The nature and timing of JPMorgan Chase’s (NYSE:JPM) Chief Investment Office (NYSE:CIO) portfolio loss of $2 billion was unfortunate both for the reputation of the bank and the recovering financial sector. Mr. Dimon’s exemplary response and clear acceptance of the bank’s responsibility should form the template for any CEOs in this type of predicament
However, the source and nature of the loss reveals the challenge for financial markets. As its CEO stated, JPM is “not in business where we won’t make mistakes.” This is a key and crucial statement, underlining the nature of the banking business, financial services broadly and the risks inherent in investing in financial sector stocks. An investment approach based solely on numerical analysis that lacks the benefit of experience and insight into these businesses is generally the basis for disaster. However, avoiding investment in the sector is not feasible either.
A review of disclosure pertinent to these losses is as follows: at the end of Q1/2012, debt and equity trading assets in the CIO portfolio totaled $299.1 billion, out of the bank’s $2,320.3 billion balance sheet. This CIO portfolio is 5% higher than the 2011 year end balance. However, as was clearly pointed out during yesterday’s call, value-at-risk* (VaR, 95% confidence level) for this portfolio has increased significantly: during Q1/2012, $129 million average daily loss vs $60 million during Q1/2011 and $57 million during full year 2011. Furthermore, the segment’s loss profile has changed dramatically, with a new range of $85 million – $187 million.

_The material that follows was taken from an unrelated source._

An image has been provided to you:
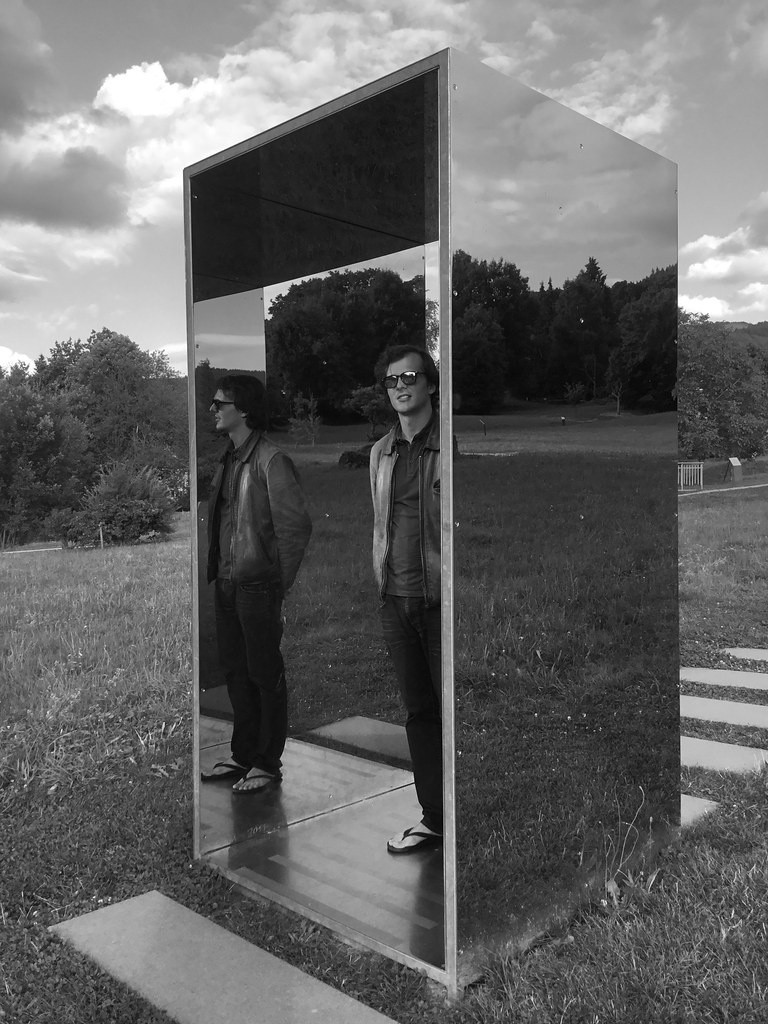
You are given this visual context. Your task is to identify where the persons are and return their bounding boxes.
[370,346,441,855]
[201,374,313,793]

Overall, the distribution of VaR for the bank is significantly skewed towards fatter losses vs. its profile during all of 2011. JPM experienced 29 trading days during this quarter where losses exceeded its expected $114 average daily revenue. A modest shift in either the asset correlations underlying VaR or its loss probability would materially change the loss realized from the current portfolio. In other words, the current $2 billion loss is not indicative of this portfolio’s future result magnitude or direction.